Hi Ernesto,
Thanks for your valuable inputs. Kindly find my answers inline below.
On Wed, Mar 22, 2023 at 6:11 AM Ernesto Puerta <epuertat@xxxxxxxxxx> wrote:
Hi Prashant,Is this move just limited to the impact of the cluster log in the mon store db or is it part of a larger mon db clean-up effort?
Yes, it's limited to moving cluster logs from the monstore db.
I'm asking this because, besides de cluster log, the mon store db is currently used (and perhaps abused) also by some mgr modules via:
- set_module_option() to set MODULE_OPTIONS values via CLI commands.
- set_store(): there are 2 main storage use cases here:
- Immutable/sensitive data: instead of exposing those as MODULE_OPTIONS (password hashes, private certificates, API keys, etc.),
- Changing data: mgr-module internal state. While this shouldn't cause the db to grow in the long term, it might cause short-term/compaction issues (I'm not familiar with rocksdb internals, just extrapolating from experience with sstable/leveldb)
The config related information stored in db should not be a problem here. We are only concerned about logm entries in the event of health error that too when logm entries are not getting trimmed.
For the latter case there, Dashboard developers have been looking for an efficient alternative to persistently store rapidly-changing data. We discarded the idea of using a pool since the Dashboard should be able to operate prior to any OSD provisioning and in case of storage downtimesComing back to your original questions, I understand that there are two different issues at stake:
- Cluster log processing: currently mon via Paxos (Do we really need Paxos ack for logs? Can we live with some type of eventually-consistent/best-effort storage here?)
Yes, we need paxos ack for logm. The logm entries gets written to monstore on paxos proposal and gets written to cluster log on update from paxos. Yes, we are working on different approaches and one of them is to write to the dedicated pool.

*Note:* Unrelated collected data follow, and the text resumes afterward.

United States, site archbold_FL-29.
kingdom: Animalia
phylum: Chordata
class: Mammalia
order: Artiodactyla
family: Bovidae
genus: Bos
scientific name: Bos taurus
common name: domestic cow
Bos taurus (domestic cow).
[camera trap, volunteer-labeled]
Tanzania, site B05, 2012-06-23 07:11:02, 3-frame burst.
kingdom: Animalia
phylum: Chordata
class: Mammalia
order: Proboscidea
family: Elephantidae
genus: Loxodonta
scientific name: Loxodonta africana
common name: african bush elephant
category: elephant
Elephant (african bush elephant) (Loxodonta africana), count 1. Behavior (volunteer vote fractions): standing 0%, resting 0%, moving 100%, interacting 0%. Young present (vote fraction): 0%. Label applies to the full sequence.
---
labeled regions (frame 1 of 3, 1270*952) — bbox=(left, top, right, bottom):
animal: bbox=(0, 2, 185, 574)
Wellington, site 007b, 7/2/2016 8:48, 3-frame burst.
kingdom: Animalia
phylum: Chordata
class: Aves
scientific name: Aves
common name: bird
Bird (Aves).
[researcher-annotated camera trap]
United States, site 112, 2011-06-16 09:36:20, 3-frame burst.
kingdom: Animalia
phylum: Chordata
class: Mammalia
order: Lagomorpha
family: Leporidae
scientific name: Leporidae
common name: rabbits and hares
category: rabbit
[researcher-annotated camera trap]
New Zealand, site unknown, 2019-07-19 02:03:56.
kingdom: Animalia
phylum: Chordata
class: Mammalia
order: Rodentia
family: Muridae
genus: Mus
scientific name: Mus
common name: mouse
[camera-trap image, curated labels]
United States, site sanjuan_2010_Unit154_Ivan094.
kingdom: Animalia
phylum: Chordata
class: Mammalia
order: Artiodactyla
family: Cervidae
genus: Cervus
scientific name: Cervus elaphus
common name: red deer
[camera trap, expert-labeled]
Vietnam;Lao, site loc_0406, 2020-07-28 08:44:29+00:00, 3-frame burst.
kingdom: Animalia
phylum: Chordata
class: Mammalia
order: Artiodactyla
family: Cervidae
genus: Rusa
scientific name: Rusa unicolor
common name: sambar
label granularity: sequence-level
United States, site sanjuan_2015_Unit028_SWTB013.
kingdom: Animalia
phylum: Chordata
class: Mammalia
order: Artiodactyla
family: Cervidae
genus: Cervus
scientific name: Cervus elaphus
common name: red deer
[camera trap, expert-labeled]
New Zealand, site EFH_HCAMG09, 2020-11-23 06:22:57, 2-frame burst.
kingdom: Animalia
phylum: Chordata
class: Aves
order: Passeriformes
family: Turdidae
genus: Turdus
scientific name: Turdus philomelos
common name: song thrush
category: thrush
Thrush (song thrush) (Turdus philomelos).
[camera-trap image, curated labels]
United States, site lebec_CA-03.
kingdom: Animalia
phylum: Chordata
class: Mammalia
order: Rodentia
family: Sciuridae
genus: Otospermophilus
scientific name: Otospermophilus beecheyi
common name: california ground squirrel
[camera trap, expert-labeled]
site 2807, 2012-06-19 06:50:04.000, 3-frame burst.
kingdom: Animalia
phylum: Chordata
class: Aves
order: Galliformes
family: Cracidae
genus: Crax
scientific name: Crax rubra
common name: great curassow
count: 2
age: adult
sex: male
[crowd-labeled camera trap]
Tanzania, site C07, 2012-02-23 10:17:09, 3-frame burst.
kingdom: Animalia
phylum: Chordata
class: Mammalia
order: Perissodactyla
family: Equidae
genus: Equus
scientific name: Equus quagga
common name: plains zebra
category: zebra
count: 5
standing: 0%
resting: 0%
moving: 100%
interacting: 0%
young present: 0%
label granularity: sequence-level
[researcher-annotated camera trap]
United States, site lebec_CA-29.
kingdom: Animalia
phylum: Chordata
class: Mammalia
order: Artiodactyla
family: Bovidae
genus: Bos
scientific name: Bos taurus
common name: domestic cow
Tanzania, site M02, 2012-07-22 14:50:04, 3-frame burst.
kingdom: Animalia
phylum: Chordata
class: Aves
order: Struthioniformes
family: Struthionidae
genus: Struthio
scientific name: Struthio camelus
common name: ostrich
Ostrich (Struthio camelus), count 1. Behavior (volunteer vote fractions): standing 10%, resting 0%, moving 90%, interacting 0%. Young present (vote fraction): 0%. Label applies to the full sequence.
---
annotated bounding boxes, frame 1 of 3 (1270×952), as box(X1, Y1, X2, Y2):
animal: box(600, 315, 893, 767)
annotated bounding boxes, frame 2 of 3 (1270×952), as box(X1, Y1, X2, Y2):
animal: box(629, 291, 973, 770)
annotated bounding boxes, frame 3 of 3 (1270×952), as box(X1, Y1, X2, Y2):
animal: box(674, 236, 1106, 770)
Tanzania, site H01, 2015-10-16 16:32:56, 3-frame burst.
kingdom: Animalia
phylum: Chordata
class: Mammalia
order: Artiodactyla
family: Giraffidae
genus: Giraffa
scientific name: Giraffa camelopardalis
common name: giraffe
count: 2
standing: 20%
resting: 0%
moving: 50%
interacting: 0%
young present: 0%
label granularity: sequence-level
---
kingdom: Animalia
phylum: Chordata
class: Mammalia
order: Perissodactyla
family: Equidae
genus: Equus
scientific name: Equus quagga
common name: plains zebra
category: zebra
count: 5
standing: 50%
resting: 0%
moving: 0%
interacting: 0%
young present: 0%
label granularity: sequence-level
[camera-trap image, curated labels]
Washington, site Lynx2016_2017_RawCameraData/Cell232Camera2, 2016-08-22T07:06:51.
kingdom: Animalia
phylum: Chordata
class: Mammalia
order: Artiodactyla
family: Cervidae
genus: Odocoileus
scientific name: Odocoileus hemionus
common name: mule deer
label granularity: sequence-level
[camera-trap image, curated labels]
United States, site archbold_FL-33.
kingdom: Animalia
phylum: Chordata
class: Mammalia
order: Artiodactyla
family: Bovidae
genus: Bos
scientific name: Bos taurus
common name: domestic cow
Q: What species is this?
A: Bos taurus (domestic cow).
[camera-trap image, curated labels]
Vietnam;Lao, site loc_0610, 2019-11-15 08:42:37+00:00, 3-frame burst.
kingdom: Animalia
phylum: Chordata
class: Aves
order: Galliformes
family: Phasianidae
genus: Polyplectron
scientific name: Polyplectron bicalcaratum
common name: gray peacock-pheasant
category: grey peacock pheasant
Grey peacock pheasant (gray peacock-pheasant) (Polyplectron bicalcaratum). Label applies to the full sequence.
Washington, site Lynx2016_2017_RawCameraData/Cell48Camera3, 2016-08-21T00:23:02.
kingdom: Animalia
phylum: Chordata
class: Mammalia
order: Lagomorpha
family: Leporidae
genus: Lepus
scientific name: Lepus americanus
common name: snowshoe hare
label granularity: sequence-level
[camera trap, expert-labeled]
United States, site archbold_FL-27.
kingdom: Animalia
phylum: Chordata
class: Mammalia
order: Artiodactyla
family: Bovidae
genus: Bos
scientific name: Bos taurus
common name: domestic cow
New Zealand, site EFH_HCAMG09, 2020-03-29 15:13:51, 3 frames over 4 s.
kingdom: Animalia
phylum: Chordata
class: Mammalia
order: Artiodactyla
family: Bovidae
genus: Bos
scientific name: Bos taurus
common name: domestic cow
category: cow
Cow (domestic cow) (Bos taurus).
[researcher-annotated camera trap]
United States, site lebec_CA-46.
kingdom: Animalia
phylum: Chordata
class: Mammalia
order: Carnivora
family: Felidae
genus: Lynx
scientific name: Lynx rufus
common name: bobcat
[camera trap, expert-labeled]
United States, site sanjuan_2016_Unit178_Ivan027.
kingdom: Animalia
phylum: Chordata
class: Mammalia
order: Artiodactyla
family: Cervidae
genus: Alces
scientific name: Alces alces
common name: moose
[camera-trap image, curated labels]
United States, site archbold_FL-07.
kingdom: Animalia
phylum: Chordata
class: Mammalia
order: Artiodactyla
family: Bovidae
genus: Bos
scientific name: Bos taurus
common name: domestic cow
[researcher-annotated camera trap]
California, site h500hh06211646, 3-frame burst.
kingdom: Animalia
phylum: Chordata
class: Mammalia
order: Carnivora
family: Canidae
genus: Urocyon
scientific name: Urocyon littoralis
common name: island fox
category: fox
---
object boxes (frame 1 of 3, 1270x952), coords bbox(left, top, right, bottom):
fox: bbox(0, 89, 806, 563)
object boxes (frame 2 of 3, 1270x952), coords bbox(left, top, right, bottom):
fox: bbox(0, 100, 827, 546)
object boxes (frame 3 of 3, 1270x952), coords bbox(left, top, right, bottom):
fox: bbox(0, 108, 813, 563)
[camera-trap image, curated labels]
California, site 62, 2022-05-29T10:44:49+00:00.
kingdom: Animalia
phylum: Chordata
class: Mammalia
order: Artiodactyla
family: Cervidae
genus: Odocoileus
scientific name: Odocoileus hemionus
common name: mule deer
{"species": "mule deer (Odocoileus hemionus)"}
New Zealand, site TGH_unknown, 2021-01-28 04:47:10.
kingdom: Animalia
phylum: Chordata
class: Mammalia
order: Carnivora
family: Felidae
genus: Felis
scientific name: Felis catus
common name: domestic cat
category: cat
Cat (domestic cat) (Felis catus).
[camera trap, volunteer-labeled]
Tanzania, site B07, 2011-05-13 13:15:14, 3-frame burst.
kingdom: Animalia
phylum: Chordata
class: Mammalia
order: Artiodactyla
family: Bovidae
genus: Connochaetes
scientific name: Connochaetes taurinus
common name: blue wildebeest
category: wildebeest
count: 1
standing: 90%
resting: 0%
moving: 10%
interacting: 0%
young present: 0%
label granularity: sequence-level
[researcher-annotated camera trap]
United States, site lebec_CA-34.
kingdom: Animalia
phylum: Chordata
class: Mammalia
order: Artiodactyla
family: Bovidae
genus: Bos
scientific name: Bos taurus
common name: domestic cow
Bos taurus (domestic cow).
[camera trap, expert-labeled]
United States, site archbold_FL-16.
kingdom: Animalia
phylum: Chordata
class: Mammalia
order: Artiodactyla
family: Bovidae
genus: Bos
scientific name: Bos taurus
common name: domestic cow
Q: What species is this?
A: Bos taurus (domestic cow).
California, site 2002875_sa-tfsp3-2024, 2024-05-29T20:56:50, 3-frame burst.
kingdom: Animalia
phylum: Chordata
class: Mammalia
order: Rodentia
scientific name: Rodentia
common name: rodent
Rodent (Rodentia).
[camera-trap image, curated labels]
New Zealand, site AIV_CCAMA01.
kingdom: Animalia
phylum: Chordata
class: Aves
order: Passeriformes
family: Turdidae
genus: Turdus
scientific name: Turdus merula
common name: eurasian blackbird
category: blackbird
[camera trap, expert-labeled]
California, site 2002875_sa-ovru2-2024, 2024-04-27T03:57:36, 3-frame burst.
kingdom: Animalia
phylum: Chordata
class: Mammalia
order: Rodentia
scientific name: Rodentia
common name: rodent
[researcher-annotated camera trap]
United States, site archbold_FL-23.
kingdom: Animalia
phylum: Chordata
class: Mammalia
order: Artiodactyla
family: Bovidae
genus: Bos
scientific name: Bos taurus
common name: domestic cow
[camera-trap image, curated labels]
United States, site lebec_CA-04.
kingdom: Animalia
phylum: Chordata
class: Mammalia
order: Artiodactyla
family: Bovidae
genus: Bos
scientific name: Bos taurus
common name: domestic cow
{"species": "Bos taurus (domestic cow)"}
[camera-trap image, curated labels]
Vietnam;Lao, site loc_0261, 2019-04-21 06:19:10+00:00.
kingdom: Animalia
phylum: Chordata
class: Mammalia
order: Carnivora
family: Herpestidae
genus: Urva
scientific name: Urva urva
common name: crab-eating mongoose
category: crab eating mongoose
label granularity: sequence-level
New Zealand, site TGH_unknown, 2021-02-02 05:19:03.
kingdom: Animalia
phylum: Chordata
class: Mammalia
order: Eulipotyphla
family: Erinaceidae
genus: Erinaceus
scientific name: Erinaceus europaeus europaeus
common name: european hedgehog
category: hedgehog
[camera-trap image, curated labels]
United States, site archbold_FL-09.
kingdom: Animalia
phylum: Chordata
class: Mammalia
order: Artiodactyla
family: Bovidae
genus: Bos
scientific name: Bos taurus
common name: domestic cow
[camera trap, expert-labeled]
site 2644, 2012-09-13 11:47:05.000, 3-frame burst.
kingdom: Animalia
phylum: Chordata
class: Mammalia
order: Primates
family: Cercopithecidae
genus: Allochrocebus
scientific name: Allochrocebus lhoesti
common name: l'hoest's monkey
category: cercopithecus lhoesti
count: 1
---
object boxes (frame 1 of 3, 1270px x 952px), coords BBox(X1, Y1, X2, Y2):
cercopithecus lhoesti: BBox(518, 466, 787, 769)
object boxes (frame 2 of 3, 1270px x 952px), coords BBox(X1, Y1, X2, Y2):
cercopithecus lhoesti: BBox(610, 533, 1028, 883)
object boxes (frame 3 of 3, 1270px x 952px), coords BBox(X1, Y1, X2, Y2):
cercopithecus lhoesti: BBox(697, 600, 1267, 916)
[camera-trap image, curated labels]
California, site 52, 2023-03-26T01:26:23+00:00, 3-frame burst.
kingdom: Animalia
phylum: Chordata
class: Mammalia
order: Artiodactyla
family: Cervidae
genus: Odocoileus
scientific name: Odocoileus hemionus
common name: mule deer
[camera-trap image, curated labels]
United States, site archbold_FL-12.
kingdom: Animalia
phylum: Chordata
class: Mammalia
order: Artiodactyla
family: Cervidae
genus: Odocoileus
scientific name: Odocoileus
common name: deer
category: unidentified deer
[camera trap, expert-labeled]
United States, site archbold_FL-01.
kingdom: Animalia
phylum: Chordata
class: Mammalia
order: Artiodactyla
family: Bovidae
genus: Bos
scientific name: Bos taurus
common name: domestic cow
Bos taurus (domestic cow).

- Cluster log storage: currently mon store db. AFAIK this is the main issue, right?
Yes, that's right.
From there, I see 2 possible paths:
- Keep cluster-wide logs as a Ceph concern:
- IMHO putting some throttling in place should be a must, since client-triggered cluster logs could easily become a DoS vector.
- I wouldn't put them into a rados pool, not so much for the data availability in case of OSD service downtime (logs will still be recoverable from logfiles), but as for the potential interference with user workloads/deployment patterns (as Frank mentioned before).
- Could we run the ".mgr" pool on a new type of "internal/service-only" colocated OSDs (memstore)?
- Save logs to a fixed-size/TTL-bound priority or multi-level queue structure?
- Add some (eventually-consistent) store db to the ceph-mgr?
- To solve ceph-mgr scalability issues, we recently added a new kind of Ceph utility daemon (ceph-exporter) whose sole purpose is to fetch metrics from co-located Ceph daemon's perf-counters and make those available for Prometheus scraping. We could think about a similar thing but for logs... (although it'd be very similar to the Loki approach below).
- Move them outside Ceph:
- Cephadm + Dashboard now support Centralized Logging via Loki + Promtail, which basically polls all daemon logfiles and sends new log traces to a central service (Loki) where they can be monitored/filtered in real-time.
- If we find the previous solution too bulky for regular cluster monitoring, we could explore systemd-journal-remote/rsyslog/...
- The main downside of this approach is that it might break the "ceph log" command (rados_monitor_log and log events could still be watched I guess).
This is really helpful. Let me explore these paths. If required, we will propose a meeting with a wider audience to discuss this further.
Kind Regards,Ernesto
Regards,
Prashant
On Wed, Mar 22, 2023 at 11:12 AM Janne Johansson <icepic.dz@xxxxxxxxx> wrote:> 2) .mgr pool
>
> 2.1) I have become really tired of these administrative pools that are created on the fly without any regards to device classes, available capacity, PG allocation and the like. The first one that showed up without warning was device_health_metrics, which turned the cluster health_err right away because the on-the-fly pool creation is, well, not exactly smart.
>
> We don't even have drives below the default root. We have a lot of different pools on different (custom!) device classes with different replication schemes to accommodate a large variety of use cases. Administrative pools showing up randomly somewhere in the tree are a real pain. There are ceph-user cases where people deleted and recreated it only to make the device health module useless, because it seems to store the pool ID and there is no way to tell it to use the new pool.
>
Ah, that's why it looked unused after I also had to remake it. Since
it gets created when you don't have the OSDs yet, the possibilities
for it ending up wrong seem very large.
--
May the most significant bit of your life be positive.